By Jan Jackson
SILVERTON, Ore. – Little did Conrad and Evelyn Gordon know that when they commissioned Frank Lloyd Wright to design a house for their Wilsonville farm, that it would end up making a wonderful contribution to the art world. Commissioned by the Gordons in 1956 and designed by Wright before he died in 1959, the house was completed in 1964 under the guidance of Taliesin Associated Architects, Wright’s architectural firm.
The house was taken apart and moved to the The Oregon Garden in Silverton Oregon in 2001, and was reassembled and opened to the public in March 2002. One of only 60 of its kind, the custom designedGordon House is the only Frank Lloyd Wright house open to the public in the Pacific Northwest.
Eric Silberg, a volunteer docent since the house opened, has developed a passion it.
“I’m sure onlookers were surprised to see the house perched on the back of a flatbed truck, moving four miles an hour along the 40 miles of back roads between Willsonville and Silverton,” Silberg said. “It had to be cut into moveable sections, the pieces marked, numbered and categorized and then reconstructed like a giant jigsaw puzzle. It was built to sit along the Willamette River on the Gordon farm, but after Mrs. Gordon died and the property was sold, it was relocated to Silverton in the grove of oaks.”
Silberg, who was born in Boston and went to high school in Billings, Montana, came to Oregon and entered Linfield College on a baseball scholarship. Armed with a degree in accounting, he was working at The Oregon Garden when the Gordon House arrived.
“My first encounter with a Frank Lloyd Wright house was a visit to Fallingwater, in Mill Run Pennsylvania,” Silberg said. “My mother and I were touring historic battle sites in the Virginia and Washington DC area and ended up close enough we decided to continue on and have a look. I was inspired and when they needed docents when the Gordon House was opening, I volunteered.

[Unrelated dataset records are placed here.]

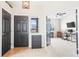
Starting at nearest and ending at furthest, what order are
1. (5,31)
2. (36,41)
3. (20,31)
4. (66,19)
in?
(5,31), (36,41), (20,31), (66,19)

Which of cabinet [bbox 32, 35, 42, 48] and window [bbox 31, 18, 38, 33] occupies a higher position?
window [bbox 31, 18, 38, 33]

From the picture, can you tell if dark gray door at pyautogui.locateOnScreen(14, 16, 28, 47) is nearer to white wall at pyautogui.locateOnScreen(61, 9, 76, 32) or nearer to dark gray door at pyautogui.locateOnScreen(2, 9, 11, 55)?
dark gray door at pyautogui.locateOnScreen(2, 9, 11, 55)

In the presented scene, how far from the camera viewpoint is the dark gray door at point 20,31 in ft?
23.3

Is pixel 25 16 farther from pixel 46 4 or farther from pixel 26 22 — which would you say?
pixel 46 4

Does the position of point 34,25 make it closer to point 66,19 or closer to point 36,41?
point 36,41

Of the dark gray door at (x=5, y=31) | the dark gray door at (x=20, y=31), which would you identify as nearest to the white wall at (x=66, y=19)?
the dark gray door at (x=20, y=31)

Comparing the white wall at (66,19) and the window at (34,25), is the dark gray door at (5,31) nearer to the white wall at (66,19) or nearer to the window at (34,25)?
the window at (34,25)

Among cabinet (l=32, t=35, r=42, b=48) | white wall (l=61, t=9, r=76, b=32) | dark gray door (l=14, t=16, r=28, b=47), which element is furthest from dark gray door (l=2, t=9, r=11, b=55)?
white wall (l=61, t=9, r=76, b=32)

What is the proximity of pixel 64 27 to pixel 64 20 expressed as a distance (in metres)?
0.42

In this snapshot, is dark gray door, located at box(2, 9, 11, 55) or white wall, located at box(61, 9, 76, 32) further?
white wall, located at box(61, 9, 76, 32)

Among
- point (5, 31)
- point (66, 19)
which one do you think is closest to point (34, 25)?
point (66, 19)

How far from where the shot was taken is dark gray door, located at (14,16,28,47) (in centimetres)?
711

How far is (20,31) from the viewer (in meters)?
7.15

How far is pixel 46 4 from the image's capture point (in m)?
6.98
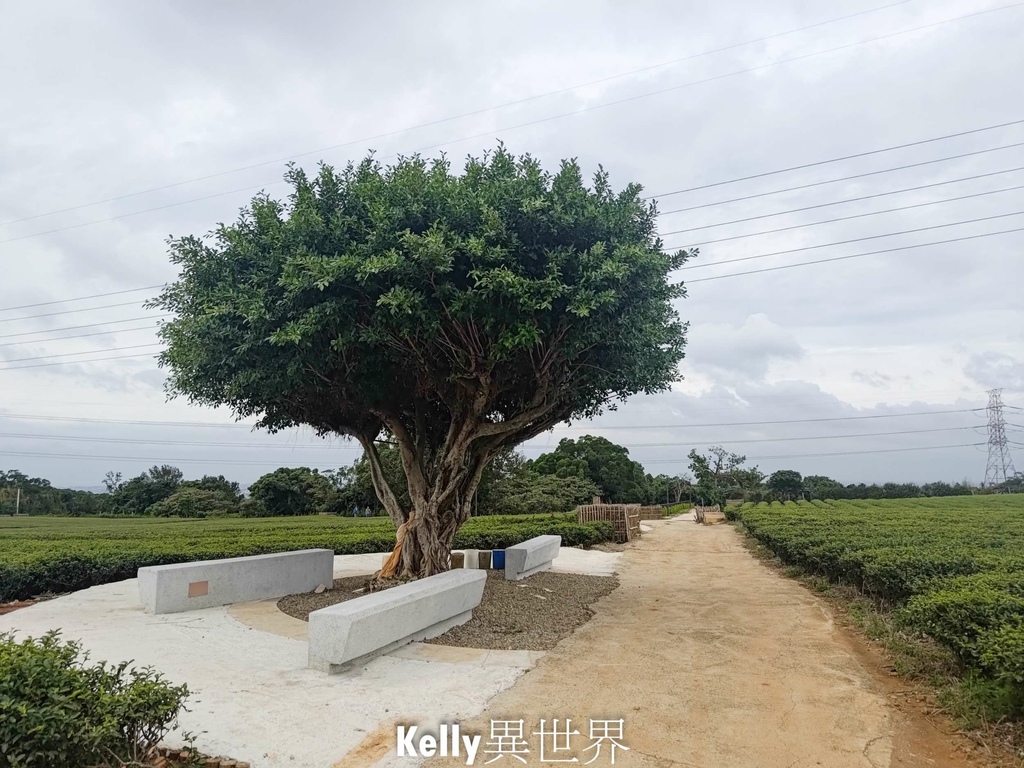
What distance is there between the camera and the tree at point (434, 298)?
725 cm

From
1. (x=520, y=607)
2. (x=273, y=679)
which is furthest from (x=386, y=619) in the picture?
(x=520, y=607)

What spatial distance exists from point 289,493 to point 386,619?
1273 inches

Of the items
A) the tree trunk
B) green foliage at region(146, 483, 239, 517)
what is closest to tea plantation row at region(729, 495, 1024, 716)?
the tree trunk

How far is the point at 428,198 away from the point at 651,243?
2.97 m

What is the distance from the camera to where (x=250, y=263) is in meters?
8.52

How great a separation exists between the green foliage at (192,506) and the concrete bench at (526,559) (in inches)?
1050

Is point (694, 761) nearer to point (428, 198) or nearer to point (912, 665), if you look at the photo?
point (912, 665)

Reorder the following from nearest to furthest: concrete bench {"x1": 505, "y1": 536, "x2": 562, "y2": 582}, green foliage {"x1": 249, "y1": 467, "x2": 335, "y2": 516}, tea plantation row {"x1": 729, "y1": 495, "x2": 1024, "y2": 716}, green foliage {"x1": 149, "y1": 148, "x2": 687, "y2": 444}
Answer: tea plantation row {"x1": 729, "y1": 495, "x2": 1024, "y2": 716} < green foliage {"x1": 149, "y1": 148, "x2": 687, "y2": 444} < concrete bench {"x1": 505, "y1": 536, "x2": 562, "y2": 582} < green foliage {"x1": 249, "y1": 467, "x2": 335, "y2": 516}

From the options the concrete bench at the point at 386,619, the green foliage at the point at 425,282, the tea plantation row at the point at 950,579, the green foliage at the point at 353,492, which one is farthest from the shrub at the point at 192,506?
the concrete bench at the point at 386,619

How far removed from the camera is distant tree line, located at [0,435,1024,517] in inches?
1259

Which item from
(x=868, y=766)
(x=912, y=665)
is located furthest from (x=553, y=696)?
(x=912, y=665)

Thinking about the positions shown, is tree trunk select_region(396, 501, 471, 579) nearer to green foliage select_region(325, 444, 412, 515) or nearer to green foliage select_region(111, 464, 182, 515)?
green foliage select_region(325, 444, 412, 515)

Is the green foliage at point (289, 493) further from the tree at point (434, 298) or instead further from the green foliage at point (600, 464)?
the tree at point (434, 298)

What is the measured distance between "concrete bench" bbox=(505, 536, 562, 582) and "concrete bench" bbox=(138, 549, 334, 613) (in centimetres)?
309
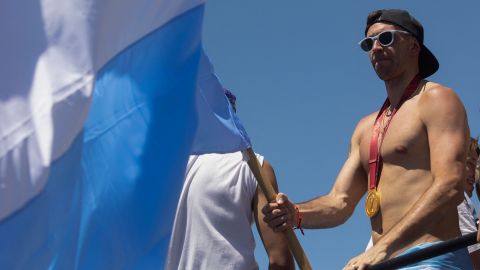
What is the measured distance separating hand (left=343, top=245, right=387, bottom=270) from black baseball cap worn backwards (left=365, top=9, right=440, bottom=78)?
1.35 m

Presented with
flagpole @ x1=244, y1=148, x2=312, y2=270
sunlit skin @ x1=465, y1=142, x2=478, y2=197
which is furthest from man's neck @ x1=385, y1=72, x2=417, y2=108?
sunlit skin @ x1=465, y1=142, x2=478, y2=197

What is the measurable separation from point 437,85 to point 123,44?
1811 mm

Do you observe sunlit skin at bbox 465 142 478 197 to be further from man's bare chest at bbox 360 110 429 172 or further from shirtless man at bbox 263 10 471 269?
man's bare chest at bbox 360 110 429 172

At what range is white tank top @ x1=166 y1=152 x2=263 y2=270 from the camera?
5543mm

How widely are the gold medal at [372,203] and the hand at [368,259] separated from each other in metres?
0.49

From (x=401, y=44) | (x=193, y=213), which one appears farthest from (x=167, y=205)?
(x=401, y=44)

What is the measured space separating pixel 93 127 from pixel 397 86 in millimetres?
1998

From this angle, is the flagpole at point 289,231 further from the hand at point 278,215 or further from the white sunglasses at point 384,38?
the white sunglasses at point 384,38

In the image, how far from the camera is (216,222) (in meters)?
5.59

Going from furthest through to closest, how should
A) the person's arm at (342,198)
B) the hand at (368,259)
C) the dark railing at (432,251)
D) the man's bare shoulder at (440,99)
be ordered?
the person's arm at (342,198)
the man's bare shoulder at (440,99)
the hand at (368,259)
the dark railing at (432,251)

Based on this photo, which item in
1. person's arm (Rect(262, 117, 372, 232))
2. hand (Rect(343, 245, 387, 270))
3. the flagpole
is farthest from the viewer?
person's arm (Rect(262, 117, 372, 232))

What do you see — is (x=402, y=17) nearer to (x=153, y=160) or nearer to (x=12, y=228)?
(x=153, y=160)

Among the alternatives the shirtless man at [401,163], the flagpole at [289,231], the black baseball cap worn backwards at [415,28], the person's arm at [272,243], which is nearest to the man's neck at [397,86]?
the shirtless man at [401,163]

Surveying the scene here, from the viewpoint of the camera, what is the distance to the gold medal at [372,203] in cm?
523
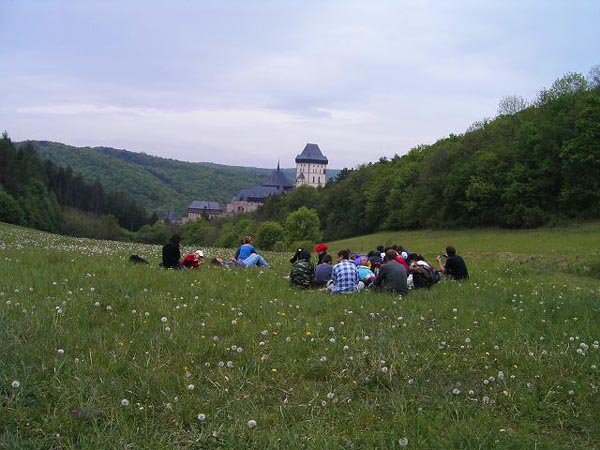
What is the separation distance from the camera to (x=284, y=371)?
6848 millimetres

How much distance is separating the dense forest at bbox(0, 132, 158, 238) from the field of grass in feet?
291

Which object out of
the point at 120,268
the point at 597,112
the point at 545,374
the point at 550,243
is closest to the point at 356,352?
the point at 545,374

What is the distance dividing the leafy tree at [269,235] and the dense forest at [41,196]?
38326 millimetres

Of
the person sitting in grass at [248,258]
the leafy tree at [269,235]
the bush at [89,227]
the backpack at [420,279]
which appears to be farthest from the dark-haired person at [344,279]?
the bush at [89,227]

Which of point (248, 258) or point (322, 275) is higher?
point (322, 275)

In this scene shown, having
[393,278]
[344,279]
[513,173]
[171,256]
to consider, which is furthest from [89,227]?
[393,278]

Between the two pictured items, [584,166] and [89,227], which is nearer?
[584,166]

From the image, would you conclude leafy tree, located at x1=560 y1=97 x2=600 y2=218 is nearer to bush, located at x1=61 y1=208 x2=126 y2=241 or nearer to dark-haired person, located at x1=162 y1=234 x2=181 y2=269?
dark-haired person, located at x1=162 y1=234 x2=181 y2=269

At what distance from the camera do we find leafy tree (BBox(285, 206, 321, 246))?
335 feet

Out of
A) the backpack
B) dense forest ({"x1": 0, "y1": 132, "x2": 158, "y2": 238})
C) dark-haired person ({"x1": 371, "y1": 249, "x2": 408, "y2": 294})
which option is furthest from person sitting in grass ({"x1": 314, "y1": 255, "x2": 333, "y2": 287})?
dense forest ({"x1": 0, "y1": 132, "x2": 158, "y2": 238})

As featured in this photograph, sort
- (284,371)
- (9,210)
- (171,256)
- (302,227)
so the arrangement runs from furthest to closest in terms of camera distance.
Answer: (302,227)
(9,210)
(171,256)
(284,371)

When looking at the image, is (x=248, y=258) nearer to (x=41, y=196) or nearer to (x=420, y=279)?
(x=420, y=279)

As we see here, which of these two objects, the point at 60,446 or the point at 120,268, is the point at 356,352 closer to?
the point at 60,446

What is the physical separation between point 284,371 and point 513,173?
65.6 m
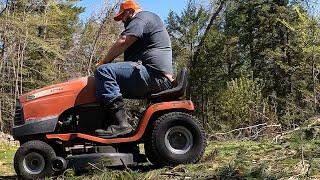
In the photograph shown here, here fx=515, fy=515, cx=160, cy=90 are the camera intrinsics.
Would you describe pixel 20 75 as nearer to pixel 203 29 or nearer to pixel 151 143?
pixel 203 29

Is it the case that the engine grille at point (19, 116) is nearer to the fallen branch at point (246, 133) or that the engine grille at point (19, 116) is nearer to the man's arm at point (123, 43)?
the man's arm at point (123, 43)

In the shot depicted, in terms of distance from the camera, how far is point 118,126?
5.06 metres

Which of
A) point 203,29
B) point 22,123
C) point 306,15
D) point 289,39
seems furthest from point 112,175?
point 203,29

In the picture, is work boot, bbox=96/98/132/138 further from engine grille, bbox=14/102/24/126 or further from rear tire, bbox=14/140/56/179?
engine grille, bbox=14/102/24/126

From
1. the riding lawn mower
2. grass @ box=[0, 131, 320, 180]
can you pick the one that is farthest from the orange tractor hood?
grass @ box=[0, 131, 320, 180]

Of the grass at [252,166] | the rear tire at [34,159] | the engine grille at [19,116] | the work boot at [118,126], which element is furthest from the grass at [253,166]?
the engine grille at [19,116]

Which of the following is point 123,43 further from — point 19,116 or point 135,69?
point 19,116

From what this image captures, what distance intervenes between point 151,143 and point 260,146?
1.23 meters

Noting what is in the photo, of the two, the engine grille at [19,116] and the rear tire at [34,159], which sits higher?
the engine grille at [19,116]

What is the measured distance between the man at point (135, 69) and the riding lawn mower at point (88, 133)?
0.11 m

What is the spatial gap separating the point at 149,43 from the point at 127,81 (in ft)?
1.51

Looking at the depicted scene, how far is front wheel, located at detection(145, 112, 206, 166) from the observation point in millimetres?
4949

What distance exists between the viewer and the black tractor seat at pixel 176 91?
507cm

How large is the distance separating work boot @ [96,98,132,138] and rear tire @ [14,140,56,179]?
55 cm
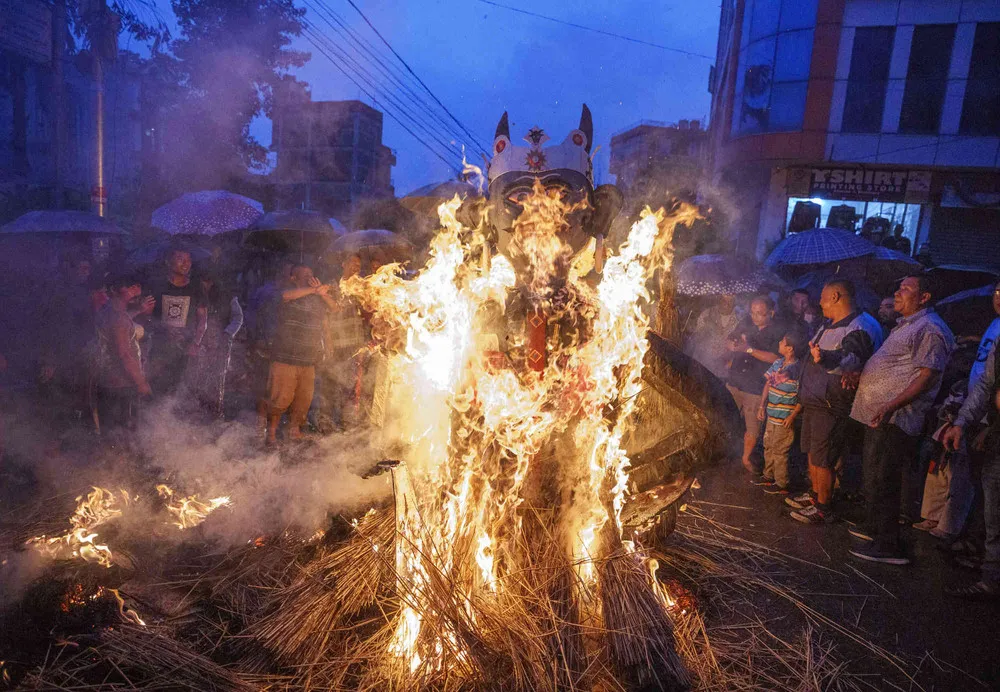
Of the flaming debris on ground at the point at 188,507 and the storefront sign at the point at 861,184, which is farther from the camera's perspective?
the storefront sign at the point at 861,184

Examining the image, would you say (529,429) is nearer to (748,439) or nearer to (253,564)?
(253,564)

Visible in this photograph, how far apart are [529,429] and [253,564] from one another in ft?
6.71

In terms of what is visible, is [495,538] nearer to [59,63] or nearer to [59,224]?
[59,224]

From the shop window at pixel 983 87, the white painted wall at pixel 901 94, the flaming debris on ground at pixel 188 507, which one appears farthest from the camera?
the white painted wall at pixel 901 94

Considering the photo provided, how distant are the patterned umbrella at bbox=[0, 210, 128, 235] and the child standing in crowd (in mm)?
9160

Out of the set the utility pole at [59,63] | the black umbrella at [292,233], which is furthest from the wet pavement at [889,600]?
the utility pole at [59,63]

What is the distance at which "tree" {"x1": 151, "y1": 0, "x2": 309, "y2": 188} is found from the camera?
43.2 ft

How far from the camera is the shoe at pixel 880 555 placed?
4.74 meters

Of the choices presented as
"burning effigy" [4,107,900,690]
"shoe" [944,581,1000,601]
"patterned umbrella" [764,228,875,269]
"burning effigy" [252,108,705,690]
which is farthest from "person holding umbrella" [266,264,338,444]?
"patterned umbrella" [764,228,875,269]

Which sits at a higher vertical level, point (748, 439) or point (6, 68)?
point (6, 68)

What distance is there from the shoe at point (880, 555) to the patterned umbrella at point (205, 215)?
10121 millimetres

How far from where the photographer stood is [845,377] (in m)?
5.27

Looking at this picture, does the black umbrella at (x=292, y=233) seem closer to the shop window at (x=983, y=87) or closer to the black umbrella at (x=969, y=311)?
the black umbrella at (x=969, y=311)

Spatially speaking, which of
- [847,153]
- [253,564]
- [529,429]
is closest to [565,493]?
[529,429]
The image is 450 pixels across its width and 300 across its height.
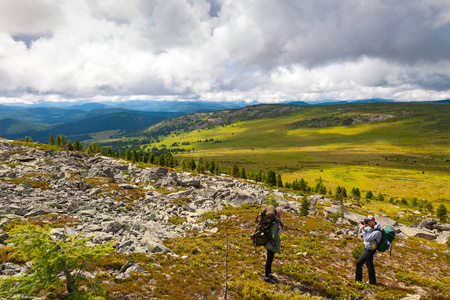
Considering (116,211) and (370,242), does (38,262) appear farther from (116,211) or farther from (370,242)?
(116,211)

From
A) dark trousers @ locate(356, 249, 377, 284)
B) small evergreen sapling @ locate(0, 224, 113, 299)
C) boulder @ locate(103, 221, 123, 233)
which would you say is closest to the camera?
small evergreen sapling @ locate(0, 224, 113, 299)

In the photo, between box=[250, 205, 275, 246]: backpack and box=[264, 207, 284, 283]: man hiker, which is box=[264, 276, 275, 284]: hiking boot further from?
box=[250, 205, 275, 246]: backpack

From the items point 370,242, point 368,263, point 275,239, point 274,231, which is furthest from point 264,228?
point 368,263

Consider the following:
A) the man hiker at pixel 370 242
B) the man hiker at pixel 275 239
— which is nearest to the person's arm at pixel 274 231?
the man hiker at pixel 275 239

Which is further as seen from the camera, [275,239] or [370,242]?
[370,242]

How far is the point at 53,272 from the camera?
630 centimetres

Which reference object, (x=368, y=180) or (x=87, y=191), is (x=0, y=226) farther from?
Answer: (x=368, y=180)

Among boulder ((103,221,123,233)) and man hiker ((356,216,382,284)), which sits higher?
man hiker ((356,216,382,284))

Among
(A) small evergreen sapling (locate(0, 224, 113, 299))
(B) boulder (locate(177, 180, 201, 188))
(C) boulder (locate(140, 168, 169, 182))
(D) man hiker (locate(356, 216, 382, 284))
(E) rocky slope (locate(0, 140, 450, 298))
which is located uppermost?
(A) small evergreen sapling (locate(0, 224, 113, 299))

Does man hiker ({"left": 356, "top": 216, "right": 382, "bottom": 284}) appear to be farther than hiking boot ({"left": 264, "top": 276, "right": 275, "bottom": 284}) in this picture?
No

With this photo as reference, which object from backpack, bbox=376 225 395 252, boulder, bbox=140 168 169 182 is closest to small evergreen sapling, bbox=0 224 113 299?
backpack, bbox=376 225 395 252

“Frank Lloyd Wright had such a long career and was such an interesting man, that the big problem is limiting the information to the 40-minute tour time frame. We just do the best we can. Some who visit the house already are Frank Lloyd Wright fans and some are new to him. Visitors come from all over the world though most are from the Pacific Northwest. We also get architecture students from the University of Oregon, motorcoach and travel group tours and the house is available to rent for small private celebrations and corporate and association group meetings. I volunteer at least a couple of times a month or whenever they need me.”
Though hated by some and celebrated by others, Frank Lloyd Wright (1867 – 1959) was a genius ahead of his time both in his professional and personal life. An American architect, interior designer, writer and educator, he was a leader in promoting an organic architectural concept that not only used local materials but also incorporated his designs into the landscape. Refusing to build houses with rooms that were boxes beside boxes within boxes, he designed and built houses as a unified whole that appeared to grow naturally from the earth. The Gordon House is one of his Usonian houses (an abbreviation of the United States of North America), which he designed to make affordable to the common American family. They had no attics, no basements, and minimalist ornamentation and were built with carports (Wright’s own term) instead of garages.
“Whether it is the Guggenheim Museum in New York City, Taliesin West near Phoenix Arizona or any of the 60 Usonian houses, Wright’s buildings are as unique as the man was himself,” Silberg said. “To walk into the Frank Lloyd Wright Gordon House is an experience apart from walking into any other structure. It is a work of art and you feel that the minute you step inside.”